SAT-4 and SAT-6 airborne datasets*


Saikat Basu, Robert DiBiano, Manohar Karki and Supratik Mukhopadhyay, Louisiana State University
Sangram Ganguly, Bay Area Environmental Research Institute/NASA Ames Research Center
Ramakrishna R. Nemani, NASA Advanced Supercomputing Division, NASA Ames Research Center

Images were extracted from the National Agriculture Imagery Program (NAIP) dataset. The NAIP dataset consists of a total of 330,000 scenes spanning the whole of the Continental United States (CONUS). We used the uncompressed digital Ortho quarter quad tiles (DOQQs) which are GeoTIFF images and the area corresponds to the United States Geological Survey (USGS) topographic quadrangles. The average image tiles are ~6000 pixels in width and ~7000 pixels in height, measuring around 200 megabytes each. The entire NAIP dataset for CONUS is ~65 terabytes. The imagery is acquired at a 1-m ground sample distance (GSD) with a horizontal accuracy that lies within six meters of photo-identifiable ground control points. The images consist of 4 bands - red, green, blue and Near Infrared (NIR). In order to maintain the high variance inherent in the entire NAIP dataset, we sample image patches from a multitude of scenes (a total of 1500 image tiles) covering different landscapes like rural areas, urban areas, densely forested, mountainous terrain, small to large water bodies, agricultural areas, etc. covering the whole state of California. An image labeling tool developed as part of this study was used to manually label uniform image patches belonging to a particular landcover class. Once labeled, 28x28 non-overlapping sliding window blocks were extracted from the uniform image patch and saved to the dataset with the corresponding label. We chose 28x28 as the window size to maintain a significantly bigger context, and at the same time not to make it as big as to drop the relative statistical properties of the target class conditional distributions within the contextual window. Care was taken to avoid interclass overlaps within a selected and labeled image patch.

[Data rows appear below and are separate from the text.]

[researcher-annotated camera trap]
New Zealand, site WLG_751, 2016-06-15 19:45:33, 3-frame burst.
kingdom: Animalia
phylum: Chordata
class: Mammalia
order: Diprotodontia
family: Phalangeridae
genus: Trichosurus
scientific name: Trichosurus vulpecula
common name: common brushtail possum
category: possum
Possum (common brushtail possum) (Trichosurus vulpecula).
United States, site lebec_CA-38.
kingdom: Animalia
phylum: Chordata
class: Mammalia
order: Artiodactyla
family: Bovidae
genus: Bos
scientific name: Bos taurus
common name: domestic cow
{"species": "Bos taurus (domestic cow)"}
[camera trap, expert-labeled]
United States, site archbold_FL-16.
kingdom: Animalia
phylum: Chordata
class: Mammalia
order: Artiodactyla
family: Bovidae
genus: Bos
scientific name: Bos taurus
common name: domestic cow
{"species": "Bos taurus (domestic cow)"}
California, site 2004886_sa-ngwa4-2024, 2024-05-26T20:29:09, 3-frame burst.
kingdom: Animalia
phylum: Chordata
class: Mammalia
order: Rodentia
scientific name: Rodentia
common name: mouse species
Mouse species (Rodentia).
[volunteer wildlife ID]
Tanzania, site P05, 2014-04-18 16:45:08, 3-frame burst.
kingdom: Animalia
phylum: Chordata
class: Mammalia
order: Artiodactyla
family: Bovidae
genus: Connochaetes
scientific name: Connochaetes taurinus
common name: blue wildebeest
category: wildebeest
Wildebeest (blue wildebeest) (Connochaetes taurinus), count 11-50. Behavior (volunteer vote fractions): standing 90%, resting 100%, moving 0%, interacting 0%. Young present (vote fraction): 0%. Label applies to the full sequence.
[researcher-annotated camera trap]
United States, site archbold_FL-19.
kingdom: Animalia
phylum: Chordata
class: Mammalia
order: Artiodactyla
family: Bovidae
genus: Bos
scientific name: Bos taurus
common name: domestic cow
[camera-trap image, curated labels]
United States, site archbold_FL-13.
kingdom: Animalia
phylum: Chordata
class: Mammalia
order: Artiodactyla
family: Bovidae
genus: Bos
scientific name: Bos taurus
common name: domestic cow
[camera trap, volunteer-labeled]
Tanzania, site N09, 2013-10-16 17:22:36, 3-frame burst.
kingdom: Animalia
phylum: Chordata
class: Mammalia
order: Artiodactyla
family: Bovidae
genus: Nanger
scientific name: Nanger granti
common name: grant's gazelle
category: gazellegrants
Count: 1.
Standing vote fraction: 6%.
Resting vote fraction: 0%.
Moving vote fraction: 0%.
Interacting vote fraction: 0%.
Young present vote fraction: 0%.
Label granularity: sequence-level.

The datasets are available here:
SAT-4 and SAT-6 datasets

Sample images from the SAT-4 and SAT-6 datasets:


Sample images from the SAT-4 and SAT-6 datasets

Dataset description:

The datasets are encoded as MATLAB .mat files that can be read using the standard load command in MATLAB. Each sample image is 28x28 pixels and consists of 4 bands - red, green, blue and near infrared. The training and test labels are 1x4 and 1x6 vectors for SAT-4 and SAT-6 respectively having a single 1 indexing a particular class from 0 through 4 or 6 and 0 values at all other indices.

SAT-4

SAT-4 consists of a total of 500,000 image patches covering four broad land cover classes. These include - barren land, trees, grassland and a class that consists of all land cover classes other than the above three. 400,000 patches (comprising of four-fifths of the total dataset) were chosen for training and the remaining 100,000 (one-fifths) were chosen as the testing dataset. We ensured that the training and test datasets belong to disjoint set of image tiles. Each image patch is size normalized to 28x28 pixels. Once generated, both the training and testing datasets were randomized using a pseudo-random number generator.

The MAT file for the SAT-4 dataset contains the following variables:

train_x 28x28x4x400000 uint8 (containing 400000 training samples of 28x28 images each with 4 channels)
train_y 400000x4 uint8 (containing 4x1 vectors having labels for the 400000 training samples)
test_x 28x28x4x100000 uint8 (containing 100000 test samples of 28x28 images each with 4 channels)
test_y 100000x4 uint8 (containing 4x1 vectors having labels for the 100000 test samples)


SAT-6

SAT-6 consists of a total of 405,000 image patches each of size 28x28 and covering 6 landcover classes - barren land, trees, grassland, roads, buildings and water bodies. 324,000 images (comprising of four-fifths of the total dataset) were chosen as the training dataset and 81,000 (one fifths) were chosen as the testing dataset. Similar to SAT-4, the training and test sets were selected from disjoint NAIP tiles. Once generated, the images in the dataset were randomized in the same way as that for SAT-4. The specifications for the various landcover classes of SAT-4 and SAT-6 were adopted from those used in the National Land Cover Data (NLCD) algorithm.

The MAT file for the SAT-6 dataset contains the following variables:

train_x 28x28x4x324000 uint8 (containing 324000 training samples of 28x28 images each with 4 channels)
train_y 324000x6 uint8 (containing 6x1 vectors having labels for the 324000 training samples)
test_x 28x28x4x81000 uint8 (containing 81000 test samples of 28x28 images each with 4 channels)
test_y 81000x6 uint8 (containing 6x1 vectors having labels for the 81000 test samples)


* To use this dataset, please cite the following paper:

Saikat Basu, Sangram Ganguly, Supratik Mukhopadhyay, Robert Dibiano, Manohar Karki and Ramakrishna Nemani, DeepSat - A Learning framework for Satellite Imagery, ACM SIGSPATIAL 2015.